Arbeitsaufträge:
1 - Prüfen Sie, ob die Aussagen (a) bis (c) mit dem Reisebericht über die Fahrt nach Ella übereinstimmen: (a) Ella liegt in 1000 m Höhe. (b) Von Udawalawe aus kann man mit dem Zug nach Ella fahren. (c) Die Unterkunft liegt mitten in der Stadt. Beantworten Sie jede Aussage mit Ja oder Nein, und zitieren Sie wörtlich die Stelle des Berichts, die darüber entscheidet.
2 - Schreiben Sie aus dem Reisebericht über die Fahrt nach Ella den Abschnitt von „Schon während unserer“ bis einschließlich „Hang stehende Häuschen.“ wortgetreu ab.
3 - Führen Sie den Reisebericht über die Fahrt nach Ella weiter, und zwar im Anschluss an seinen letzten Satz.

Vorliegender Text:
· · · · ·
Schon während unserer Safari konnten wir die Berge des singalesischen Hochlandes bewundern. Nun bringt uns das Taxi genau dort hin. Unser nächstes Ziel ist die Stadt Ella in 1000 m Höhe. Eine Zugverbindung von Udawalawe aus gibt es nicht. Noch vor einer Woche, als wir in Colombo landeten, war nicht klar, ob wir bis hierher reisen würden. Starke Regenfälle machten der Region in den letzten Wochen zu schaffen. Die steilen Hänge verursachen immer wieder Schlamm- und Gerölllawinen, die die Straße unpassierbar gestalten. Glücklicherweise ist der Regen in den letzten Tagen ausgeblieben. Als wir mit unserem Taxi die steile Serpentine hinauffahren, passieren wir einige Schlammlawinen, Aufräumarbeiten und bedrohlich dicht am Hang stehende Häuschen.
Unsere Unterkunft liegt ein wenig außerhalb der Stadt, dafür mit Blick ins Grüne. Als wir unserem Fahrer die Adresse nennen, lacht er und sagt: „That´s a crazy road“. Das ist sie in der Tat. 15 Minuten lang fahren wir über eine enge, holprige Erdstraße, die wellenförmig den Berg hinauf und hinunter verläuft. Jasmin hält den Atem an. Spätestens jetzt ist Dominik froh, nicht mit einem TukTuk unterwegs zu sein. Bereits in Unawatuna haben wir einen Familienvater gesehen, der half ein TukTuk einen Berg hinaufzuschieben. Als wir vor dem letzten Anstieg dem Fahrer anbieten, uns in der Senke abzusetzen und den Rest zu laufen, bedankt er sich sichtlich erleichtert.
· · · · ·
Auszüge aus einem räumlichen Datensatz:
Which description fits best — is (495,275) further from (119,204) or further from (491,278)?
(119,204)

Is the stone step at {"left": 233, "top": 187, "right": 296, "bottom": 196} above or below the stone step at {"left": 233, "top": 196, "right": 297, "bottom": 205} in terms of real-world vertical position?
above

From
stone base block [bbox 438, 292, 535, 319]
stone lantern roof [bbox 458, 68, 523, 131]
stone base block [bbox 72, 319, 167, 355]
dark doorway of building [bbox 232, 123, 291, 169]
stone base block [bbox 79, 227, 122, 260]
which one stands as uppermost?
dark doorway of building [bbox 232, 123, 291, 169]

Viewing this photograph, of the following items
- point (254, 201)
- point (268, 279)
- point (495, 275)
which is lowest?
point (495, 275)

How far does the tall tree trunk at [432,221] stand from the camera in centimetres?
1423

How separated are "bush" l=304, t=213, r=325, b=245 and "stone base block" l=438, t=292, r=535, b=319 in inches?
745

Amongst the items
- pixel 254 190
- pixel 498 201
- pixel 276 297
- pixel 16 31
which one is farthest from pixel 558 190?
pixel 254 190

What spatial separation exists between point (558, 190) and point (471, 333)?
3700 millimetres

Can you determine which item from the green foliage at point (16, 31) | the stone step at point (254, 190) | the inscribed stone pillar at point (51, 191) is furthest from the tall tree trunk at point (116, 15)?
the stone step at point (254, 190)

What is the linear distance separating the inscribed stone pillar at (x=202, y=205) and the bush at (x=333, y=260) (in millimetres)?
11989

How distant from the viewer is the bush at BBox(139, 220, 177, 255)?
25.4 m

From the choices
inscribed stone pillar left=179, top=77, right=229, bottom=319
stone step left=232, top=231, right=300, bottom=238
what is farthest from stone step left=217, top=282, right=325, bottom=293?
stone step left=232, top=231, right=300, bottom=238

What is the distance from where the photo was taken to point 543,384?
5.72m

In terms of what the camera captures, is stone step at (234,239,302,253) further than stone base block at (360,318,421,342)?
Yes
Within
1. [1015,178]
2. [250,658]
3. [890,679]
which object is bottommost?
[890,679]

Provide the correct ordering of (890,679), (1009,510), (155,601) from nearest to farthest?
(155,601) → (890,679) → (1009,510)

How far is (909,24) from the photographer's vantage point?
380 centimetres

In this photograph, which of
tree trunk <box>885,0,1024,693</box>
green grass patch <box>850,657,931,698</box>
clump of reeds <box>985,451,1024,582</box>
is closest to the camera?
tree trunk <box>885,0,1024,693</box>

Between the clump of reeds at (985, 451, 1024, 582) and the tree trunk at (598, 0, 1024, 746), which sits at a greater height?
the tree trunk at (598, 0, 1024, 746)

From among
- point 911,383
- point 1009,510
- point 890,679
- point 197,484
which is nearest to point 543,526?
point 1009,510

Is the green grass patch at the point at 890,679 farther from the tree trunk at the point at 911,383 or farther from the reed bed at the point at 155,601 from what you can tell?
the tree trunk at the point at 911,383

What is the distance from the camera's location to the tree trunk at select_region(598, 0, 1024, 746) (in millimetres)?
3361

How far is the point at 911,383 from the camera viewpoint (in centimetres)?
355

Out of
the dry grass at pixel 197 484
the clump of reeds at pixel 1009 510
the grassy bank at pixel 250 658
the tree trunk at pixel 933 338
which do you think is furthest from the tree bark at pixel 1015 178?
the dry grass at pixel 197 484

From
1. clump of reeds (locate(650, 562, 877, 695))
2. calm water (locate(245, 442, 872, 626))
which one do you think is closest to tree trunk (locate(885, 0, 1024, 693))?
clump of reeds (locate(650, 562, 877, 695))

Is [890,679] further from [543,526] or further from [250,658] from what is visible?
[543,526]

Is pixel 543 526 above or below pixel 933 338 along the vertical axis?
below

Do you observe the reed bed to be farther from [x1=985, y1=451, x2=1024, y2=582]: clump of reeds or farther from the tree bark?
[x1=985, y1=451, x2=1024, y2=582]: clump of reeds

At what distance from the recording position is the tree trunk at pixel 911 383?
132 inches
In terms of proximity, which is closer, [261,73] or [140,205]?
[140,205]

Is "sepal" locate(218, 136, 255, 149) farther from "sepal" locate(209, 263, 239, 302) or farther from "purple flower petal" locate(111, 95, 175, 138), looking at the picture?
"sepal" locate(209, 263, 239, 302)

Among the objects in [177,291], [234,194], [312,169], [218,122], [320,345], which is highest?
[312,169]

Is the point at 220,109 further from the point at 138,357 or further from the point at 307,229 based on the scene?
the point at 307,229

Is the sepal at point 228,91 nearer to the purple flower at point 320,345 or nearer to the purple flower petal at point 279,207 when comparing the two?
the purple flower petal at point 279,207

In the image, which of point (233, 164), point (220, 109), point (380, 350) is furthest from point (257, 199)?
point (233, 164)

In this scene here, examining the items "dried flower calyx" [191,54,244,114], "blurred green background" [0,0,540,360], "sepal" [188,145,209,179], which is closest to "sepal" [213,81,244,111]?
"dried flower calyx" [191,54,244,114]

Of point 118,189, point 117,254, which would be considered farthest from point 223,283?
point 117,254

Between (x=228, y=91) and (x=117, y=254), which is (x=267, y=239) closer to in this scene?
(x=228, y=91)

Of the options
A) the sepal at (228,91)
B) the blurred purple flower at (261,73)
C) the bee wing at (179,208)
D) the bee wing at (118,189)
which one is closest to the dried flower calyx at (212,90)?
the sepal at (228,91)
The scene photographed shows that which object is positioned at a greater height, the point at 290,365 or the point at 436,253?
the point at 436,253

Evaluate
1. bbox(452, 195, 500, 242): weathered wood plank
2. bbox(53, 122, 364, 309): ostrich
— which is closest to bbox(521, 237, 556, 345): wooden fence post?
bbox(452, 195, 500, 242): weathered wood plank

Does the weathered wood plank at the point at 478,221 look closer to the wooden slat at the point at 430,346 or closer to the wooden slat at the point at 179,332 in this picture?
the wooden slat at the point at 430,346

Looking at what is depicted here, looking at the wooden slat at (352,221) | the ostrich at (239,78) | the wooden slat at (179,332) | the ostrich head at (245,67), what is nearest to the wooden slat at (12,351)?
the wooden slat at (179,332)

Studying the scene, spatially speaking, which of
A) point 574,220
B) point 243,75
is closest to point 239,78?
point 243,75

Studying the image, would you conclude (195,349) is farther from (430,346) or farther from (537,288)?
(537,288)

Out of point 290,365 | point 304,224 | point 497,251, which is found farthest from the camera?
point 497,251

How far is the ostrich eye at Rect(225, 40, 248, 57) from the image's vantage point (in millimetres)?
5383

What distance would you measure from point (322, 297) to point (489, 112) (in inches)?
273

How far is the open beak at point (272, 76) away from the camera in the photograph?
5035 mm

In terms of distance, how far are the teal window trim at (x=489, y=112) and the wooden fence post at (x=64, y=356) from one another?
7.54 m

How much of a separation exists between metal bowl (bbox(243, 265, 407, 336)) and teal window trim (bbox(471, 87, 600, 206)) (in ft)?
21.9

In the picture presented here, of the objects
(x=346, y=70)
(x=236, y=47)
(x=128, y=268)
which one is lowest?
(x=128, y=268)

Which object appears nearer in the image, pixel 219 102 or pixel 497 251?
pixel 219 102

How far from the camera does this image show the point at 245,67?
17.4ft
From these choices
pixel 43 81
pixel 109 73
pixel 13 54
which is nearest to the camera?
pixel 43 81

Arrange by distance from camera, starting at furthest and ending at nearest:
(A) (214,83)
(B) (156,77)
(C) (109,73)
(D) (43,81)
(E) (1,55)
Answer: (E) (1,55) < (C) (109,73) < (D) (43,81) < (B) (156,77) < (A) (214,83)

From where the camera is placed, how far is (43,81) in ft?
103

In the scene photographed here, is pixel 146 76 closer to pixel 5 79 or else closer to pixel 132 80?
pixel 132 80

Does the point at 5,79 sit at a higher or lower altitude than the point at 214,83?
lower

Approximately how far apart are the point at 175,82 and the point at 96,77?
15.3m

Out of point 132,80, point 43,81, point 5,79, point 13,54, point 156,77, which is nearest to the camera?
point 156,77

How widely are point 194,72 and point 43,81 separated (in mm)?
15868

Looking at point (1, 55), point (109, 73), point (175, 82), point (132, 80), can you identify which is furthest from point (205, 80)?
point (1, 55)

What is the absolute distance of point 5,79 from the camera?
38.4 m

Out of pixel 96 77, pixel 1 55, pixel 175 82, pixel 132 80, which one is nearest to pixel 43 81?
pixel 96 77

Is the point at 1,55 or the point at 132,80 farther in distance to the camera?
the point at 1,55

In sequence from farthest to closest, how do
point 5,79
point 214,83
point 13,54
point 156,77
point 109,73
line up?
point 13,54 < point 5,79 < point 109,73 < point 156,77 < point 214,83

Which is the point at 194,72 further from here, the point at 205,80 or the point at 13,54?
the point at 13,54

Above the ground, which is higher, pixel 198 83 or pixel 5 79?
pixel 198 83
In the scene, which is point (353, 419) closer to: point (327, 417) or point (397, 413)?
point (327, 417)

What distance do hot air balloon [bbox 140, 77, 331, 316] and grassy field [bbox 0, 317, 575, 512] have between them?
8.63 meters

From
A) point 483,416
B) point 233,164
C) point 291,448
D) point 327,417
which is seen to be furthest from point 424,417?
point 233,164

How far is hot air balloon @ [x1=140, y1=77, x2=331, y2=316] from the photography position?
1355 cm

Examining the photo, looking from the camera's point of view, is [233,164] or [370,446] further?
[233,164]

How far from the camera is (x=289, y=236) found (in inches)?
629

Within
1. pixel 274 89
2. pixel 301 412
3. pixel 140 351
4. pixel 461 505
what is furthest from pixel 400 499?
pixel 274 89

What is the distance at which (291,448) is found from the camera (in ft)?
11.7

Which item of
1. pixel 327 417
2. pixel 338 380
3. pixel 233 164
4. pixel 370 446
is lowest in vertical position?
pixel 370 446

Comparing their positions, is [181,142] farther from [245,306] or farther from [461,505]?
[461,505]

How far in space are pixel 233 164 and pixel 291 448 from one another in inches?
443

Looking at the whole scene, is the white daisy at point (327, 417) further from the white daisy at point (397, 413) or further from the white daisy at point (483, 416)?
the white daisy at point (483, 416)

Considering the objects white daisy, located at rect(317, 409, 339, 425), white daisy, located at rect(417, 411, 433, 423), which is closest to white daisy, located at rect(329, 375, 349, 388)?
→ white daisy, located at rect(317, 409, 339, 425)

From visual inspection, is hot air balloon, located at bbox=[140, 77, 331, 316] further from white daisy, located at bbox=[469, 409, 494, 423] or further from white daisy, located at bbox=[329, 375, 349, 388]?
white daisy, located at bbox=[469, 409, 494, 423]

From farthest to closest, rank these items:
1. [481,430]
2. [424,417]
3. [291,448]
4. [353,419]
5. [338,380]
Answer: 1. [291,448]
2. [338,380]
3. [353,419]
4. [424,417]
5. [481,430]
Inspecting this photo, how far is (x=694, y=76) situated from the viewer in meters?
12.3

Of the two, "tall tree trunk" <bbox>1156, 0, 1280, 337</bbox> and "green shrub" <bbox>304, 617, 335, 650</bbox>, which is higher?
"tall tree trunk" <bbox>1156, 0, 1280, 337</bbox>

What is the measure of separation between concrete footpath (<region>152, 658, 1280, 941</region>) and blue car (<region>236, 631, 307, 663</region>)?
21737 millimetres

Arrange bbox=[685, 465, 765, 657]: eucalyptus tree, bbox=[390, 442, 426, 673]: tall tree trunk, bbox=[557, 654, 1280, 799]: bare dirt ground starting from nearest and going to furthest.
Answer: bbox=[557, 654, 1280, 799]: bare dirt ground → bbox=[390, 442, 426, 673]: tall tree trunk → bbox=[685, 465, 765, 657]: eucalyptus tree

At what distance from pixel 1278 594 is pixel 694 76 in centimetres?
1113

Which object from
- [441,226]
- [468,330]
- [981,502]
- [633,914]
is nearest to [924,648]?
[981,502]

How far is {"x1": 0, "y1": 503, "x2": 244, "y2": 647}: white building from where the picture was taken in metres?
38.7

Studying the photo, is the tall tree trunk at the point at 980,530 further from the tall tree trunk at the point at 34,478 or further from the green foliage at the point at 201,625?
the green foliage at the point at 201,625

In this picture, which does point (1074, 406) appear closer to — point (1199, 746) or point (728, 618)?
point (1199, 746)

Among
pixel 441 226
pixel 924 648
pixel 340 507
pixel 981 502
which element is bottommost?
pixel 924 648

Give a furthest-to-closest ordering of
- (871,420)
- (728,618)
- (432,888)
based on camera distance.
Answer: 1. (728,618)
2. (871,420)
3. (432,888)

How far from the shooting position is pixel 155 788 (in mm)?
· · · · ·
Lösungen:
1 -
(a) Ja: „Unser nächstes Ziel ist die Stadt Ella in 1000 m Höhe.“
(b) Nein: „Eine Zugverbindung von Udawalawe aus gibt es nicht.“
(c) Nein: „Unsere Unterkunft liegt ein wenig außerhalb der Stadt“

2 -
Schon während unserer Safari konnten wir die Berge des singalesischen Hochlandes bewundern. Nun bringt uns das Taxi genau dort hin. Unser nächstes Ziel ist die Stadt Ella in 1000 m Höhe. Eine Zugverbindung von Udawalawe aus gibt es nicht. Noch vor einer Woche, als wir in Colombo landeten, war nicht klar, ob wir bis hierher reisen würden. Starke Regenfälle machten der Region in den letzten Wochen zu schaffen. Die steilen Hänge verursachen immer wieder Schlamm- und Gerölllawinen, die die Straße unpassierbar gestalten. Glücklicherweise ist der Regen in den letzten Tagen ausgeblieben. Als wir mit unserem Taxi die steile Serpentine hinauffahren, passieren wir einige Schlammlawinen, Aufräumarbeiten und bedrohlich dicht am Hang stehende Häuschen.

3 -
Wenige Minuten später ist die holprige Fahrt aber schon vergessen, das Zimmer ist super gemütlich, sauber und der Ausblick ist der Wahnsinn. Wir schauen direkt auf den Ravana Wasserfall und das davor liegende satte grüne Tal. Schnell schlüpfen wir in bequeme Kleidung und festes Schuhwerk. Der Wasserfall scheint nicht weit und hervorragend als erstes kleines Ausflugsziel geeignet zu sein. Gerade als wir die Einfahrt hinunterlaufen wollen, fängt uns die Gastgeberin ab. Wild wird diskutiert. Sie und vermutlich ihre Mutter, wollen unbedingt, dass wir die Abkürzung hinterm Haus nehmen. Wir haben das Gefühl nicht ablehnen zu dürfen. Ehe wir uns versehen, hängen wir an einem steilen Hang, ohne Stufen oder Griffmöglichkeiten. Mit jedem Schritt lösen wir kleine Gerölllawinen aus. „Bupp, Bupp, Bupp, Klong.“ Die Steine rollen den Hang hinunter, treffen den am „Weg“ angrenzenden Wassertank und seine Versorgungsrohre bedrohlich. Hoffentlich können wir bei unserer Rückkehr noch duschen. Einige Flüche später sind endlich die Gleise in Sicht, denn der kürzeste Weg führt hier an den Schienen entlang. Auf Sri Lanka vielerorts ein völlig normaler Weg, um schnellstmöglich sein Ziel zu erreichen. Am einfachsten läuft es sich auf den Balken, auf denen die Schienen liegen und so tippeln wir die Gleise entlang in Richtung Wasserfall, immer ein Auge für eine Lücke am Rand, sollte doch ein Zug am Horizont auftauchen.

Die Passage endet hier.